Section IV consists of a short statement of the relation of the Communists of 1848 to the existing opposition parties. It closes with these imperishable words:
"...The proletarians have nothing to lose but their chains. They have a world to win.
"Workingmen of all countries unite!"
*****
Capitalist ideologues have long sought to demolish the great historic stature of the COMMUNIST MANIFESTO, as they have long sought to demolish everything ever written by the cofounders of scientific socialism. A favorite line of attack is to harp on the belief expressed in the MANIFESTO that the proletarian revolution was imminent in 1848. By pointing up that Marx and Engels were quite wrong in this important respect, the would-be demolishers hope to spread the impression that they were probably quite wrong in other important respects.
Well, Marx and Engels did err in believing that the proletarian revolution was not far off. Their error was, however, understandable and pardonable. They never professed to be infallible. They simply presented themselves as materialist thinkers who strove to understand and foresee historic developments by the light of all the data available -- economic, social and political. Since that data was subject to rapid change, since it comprised so many extremely variable or imponderable factors, since they were dealing with a social system of unprecedented dynamism whose development could be radically extended and its life span indefinitely prolonged by (for instance) the accidental discovery of gold in California -- they were naturally bound to err on occasion. When they did, they behaved as all true scientists must: they corrected their positions in obedience to the new data furnished by history's onward flow.

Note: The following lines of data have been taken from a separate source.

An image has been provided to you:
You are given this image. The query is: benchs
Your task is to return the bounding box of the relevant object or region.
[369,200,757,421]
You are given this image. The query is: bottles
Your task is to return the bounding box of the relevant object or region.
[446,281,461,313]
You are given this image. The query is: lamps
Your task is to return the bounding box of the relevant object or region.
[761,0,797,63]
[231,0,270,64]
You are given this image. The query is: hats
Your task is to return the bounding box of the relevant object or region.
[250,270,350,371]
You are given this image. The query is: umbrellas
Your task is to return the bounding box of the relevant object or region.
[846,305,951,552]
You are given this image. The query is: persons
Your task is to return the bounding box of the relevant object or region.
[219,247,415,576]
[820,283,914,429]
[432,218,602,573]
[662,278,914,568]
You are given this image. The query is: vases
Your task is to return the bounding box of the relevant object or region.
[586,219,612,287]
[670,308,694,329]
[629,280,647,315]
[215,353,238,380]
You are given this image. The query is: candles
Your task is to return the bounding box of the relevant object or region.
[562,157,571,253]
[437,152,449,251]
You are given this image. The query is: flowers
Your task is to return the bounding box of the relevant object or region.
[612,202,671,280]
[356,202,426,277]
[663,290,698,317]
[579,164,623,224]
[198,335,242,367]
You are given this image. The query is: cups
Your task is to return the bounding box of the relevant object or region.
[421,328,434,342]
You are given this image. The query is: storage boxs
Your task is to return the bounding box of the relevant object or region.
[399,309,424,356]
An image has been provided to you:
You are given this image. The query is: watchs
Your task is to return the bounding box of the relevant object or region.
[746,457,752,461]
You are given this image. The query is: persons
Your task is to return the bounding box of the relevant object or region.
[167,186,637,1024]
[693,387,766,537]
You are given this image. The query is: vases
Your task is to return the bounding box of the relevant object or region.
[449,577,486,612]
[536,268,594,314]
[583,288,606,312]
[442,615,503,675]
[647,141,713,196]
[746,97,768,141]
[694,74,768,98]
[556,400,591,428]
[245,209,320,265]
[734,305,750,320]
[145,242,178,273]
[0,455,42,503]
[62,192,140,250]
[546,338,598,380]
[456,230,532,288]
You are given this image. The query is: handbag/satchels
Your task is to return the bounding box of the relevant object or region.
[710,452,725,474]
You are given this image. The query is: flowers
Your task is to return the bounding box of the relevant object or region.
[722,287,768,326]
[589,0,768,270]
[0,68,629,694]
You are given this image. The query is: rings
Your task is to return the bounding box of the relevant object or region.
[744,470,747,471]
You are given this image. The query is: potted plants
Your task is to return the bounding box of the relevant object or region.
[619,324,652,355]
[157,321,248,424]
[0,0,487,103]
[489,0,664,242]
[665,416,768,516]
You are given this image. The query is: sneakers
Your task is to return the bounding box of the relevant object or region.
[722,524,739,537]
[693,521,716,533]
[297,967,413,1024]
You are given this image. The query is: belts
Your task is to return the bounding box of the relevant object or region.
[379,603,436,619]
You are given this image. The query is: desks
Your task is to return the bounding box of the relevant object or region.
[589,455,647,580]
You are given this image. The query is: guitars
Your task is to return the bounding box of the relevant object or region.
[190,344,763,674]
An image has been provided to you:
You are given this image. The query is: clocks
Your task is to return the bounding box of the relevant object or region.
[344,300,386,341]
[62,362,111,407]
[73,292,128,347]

WE OWE OUR HOPE FOR THE FUTURE TO THESE GREAT MEN
Furthermore, the very depth of their historical perspective made Marx and Engels prone to telescope the chronology of history. They could see so far, far ahead that they were excusably susceptible to believing that what they foresaw was near at hand.
But does this inevitable failing diminish, no less invalidate, the findings of their deep historic foresight? Most certainly not! For thanks to that foresight, the COMMUNIST MANIFESTO was shaped into an educational instrument of transcendent value. And when, in the language of its authors, "man is at last compelled to face with sober senses his real conditions of life and his relations with his kind," when the workers of all countries do at last unite politically and industrially to replace capitalism with an international socialist society, that epochal event will in large measure be due to the invaluable guidance the workers received from the teachings of the MANIFESTO.